Again, when the whole issue of cultured, or as the industry insists synthetic, diamonds become an economic reality, they fight tooth and nail against the inevitable, drive it underground, and then we have to endure alarmist drivel from the great guru of our industry Chaim Even Zohar.
It was interesting to read that the GJEPC (India’s Gem and Jewellery Council) have published their research where they claim that gem quality ‘synthetic’ rough diamonds is less than 350,000 carats per annum, compared to around 125 million of mined natural gem quality rough.
It is as unlikely that the GJEPC will go out of its way to exaggerate the volume of ‘synthetic’ rough, indeed as unlikely as the prospect of Zohar minimising the problem.
It must be impossible to come up with an accurate figure for cultured diamond production, which in itself is where much of the problem lies, as it allows for the huff and puff stories to pour from the likes of Zohar, just as it allows many in the industry to bury their heads in the sand and pretend the problem does not exist.
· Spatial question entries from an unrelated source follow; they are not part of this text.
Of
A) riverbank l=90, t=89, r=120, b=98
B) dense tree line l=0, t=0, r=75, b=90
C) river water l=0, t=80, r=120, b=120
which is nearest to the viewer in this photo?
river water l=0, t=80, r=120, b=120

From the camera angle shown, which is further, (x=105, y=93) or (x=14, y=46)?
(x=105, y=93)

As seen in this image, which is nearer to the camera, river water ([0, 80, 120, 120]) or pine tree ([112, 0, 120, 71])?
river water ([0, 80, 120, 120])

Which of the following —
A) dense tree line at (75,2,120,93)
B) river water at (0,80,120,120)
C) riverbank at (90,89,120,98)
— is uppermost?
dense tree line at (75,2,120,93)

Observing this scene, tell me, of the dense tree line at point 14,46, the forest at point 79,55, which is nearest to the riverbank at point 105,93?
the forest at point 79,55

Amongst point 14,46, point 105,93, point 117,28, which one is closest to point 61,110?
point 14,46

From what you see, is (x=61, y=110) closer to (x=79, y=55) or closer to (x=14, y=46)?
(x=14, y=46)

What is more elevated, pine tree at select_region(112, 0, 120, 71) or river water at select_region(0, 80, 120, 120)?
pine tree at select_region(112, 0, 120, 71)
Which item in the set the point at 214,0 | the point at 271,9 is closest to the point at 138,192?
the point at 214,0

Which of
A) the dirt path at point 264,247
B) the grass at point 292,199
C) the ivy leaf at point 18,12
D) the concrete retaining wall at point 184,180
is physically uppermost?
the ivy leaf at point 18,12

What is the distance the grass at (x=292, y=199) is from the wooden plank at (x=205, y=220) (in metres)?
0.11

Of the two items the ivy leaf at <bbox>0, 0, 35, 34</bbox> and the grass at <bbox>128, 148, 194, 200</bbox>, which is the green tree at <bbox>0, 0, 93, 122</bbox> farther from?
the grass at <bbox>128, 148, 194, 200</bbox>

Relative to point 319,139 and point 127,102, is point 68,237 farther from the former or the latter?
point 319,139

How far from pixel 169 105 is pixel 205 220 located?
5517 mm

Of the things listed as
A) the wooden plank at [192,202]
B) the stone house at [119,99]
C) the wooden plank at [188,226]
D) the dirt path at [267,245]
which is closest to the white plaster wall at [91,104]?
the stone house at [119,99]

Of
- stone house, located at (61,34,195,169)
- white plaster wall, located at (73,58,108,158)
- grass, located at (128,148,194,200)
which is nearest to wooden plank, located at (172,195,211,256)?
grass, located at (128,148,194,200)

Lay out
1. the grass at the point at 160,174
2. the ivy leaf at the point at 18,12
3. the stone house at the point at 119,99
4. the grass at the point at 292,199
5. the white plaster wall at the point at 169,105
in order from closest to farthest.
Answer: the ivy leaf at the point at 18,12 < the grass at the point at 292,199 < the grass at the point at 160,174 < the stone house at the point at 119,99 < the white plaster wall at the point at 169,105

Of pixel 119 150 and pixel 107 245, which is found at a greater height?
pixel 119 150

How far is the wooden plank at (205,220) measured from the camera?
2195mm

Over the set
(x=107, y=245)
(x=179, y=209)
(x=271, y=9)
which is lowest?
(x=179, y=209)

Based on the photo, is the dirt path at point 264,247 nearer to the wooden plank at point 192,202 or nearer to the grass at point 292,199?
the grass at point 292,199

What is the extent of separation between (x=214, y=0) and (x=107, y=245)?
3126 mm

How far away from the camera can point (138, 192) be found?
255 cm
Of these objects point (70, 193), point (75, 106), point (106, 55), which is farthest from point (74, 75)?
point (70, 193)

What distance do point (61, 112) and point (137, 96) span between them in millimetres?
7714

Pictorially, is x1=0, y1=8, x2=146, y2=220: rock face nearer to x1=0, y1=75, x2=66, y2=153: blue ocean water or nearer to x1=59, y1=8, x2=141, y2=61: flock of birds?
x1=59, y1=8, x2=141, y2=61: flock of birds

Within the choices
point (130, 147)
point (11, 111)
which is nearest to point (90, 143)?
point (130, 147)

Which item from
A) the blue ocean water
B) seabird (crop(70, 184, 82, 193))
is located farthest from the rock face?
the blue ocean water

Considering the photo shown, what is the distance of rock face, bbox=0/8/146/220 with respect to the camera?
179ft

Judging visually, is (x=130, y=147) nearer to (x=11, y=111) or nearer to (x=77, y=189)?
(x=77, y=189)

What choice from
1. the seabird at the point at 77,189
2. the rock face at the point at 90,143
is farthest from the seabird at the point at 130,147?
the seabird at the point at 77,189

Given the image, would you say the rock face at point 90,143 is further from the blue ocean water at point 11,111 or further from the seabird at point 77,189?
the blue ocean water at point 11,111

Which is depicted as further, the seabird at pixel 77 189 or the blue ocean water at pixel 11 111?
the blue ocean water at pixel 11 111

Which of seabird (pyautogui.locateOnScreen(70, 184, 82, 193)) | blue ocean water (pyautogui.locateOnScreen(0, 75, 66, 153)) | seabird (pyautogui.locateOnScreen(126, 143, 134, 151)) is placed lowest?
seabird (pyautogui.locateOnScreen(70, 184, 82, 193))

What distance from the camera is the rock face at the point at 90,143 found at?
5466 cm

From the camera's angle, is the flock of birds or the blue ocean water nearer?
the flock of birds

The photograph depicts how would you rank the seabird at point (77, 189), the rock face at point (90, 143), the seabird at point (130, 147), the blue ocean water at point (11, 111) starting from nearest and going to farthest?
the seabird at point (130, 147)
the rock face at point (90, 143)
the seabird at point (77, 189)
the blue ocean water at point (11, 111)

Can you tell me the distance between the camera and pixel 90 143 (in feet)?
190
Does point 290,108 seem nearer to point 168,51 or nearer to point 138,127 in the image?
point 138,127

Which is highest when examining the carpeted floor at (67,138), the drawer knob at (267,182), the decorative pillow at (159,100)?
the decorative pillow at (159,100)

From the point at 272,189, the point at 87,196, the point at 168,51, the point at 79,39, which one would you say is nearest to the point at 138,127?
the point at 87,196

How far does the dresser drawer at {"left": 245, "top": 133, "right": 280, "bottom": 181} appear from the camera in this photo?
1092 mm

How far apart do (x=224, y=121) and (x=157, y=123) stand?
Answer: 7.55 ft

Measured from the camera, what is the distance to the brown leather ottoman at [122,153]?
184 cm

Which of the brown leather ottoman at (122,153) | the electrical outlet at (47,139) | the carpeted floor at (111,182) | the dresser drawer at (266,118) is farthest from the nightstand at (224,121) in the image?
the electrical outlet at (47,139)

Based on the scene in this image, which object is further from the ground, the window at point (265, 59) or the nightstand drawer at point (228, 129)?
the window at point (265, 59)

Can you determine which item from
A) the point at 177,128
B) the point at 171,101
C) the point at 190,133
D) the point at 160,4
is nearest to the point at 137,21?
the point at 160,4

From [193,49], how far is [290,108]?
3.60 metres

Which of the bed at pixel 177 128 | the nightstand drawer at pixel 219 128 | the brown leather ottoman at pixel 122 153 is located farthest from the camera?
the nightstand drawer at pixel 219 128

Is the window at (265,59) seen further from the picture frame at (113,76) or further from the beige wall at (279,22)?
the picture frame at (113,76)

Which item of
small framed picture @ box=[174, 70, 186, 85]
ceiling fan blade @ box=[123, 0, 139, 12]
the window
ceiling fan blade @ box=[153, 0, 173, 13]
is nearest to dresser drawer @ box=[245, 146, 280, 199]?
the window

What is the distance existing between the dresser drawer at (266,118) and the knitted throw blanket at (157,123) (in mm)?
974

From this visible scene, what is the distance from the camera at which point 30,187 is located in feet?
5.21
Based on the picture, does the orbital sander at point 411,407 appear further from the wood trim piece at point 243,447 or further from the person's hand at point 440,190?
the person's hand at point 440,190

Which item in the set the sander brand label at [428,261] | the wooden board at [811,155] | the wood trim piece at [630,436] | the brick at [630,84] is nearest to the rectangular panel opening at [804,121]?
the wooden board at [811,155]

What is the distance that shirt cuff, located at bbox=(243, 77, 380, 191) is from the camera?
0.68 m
As a proportion of pieces I am sure that synthetic diamond is by far a lesser problem than that faced by other luxury products such as leather goods, watches, scents and so on, which is not to say that it is not a problem, but it is important to keep things vaguely in perspective.
When Zohar splurted out his stunningly boring scoop about the leaking of the De Beers price book and production figures from its South African mines, I actually sat down and wrote a long piece.
“As a proportion of pieces I am sure that synthetic diamond is by far a lesser problem than that faced by other luxury products.”
As is my wont, I left it to read the next day.
I found it, my burble, even more boring than usual and, more to the point, it did not answer the critical question ‘so what?’, so it was binned.
De Beers or ‘DTC’ price books have been known to be floating around since the mists of time.
More to the point, De Beers cannot understand their own price book so why should they or anyone else be worried about others having access to it?
I suppose that De Beers could ask them to explain it to them.
Indeed, the more transparency in pricing would only benefit the market, and De Beers.
But instead there was all this hullabaloo stirred up by our one and only, leading, independent and balanced etc. etc. journalist, Zohar, shouting from the roof tops in a blaze of self publicity.
When the CEO of De Beers Monsieur Mellier was reported as commenting on the matter that it was ‘toxic’, I was not sure if he was referring to the leak or to Zohar.
It will be good news for the industry when all the old lags have moved onto their next stage in their evolution, namely nappies, and the youngsters who have been out of their nappies for some time, can shake things up.
I have certainly rushed out to buy some nappies before there is a rush on them.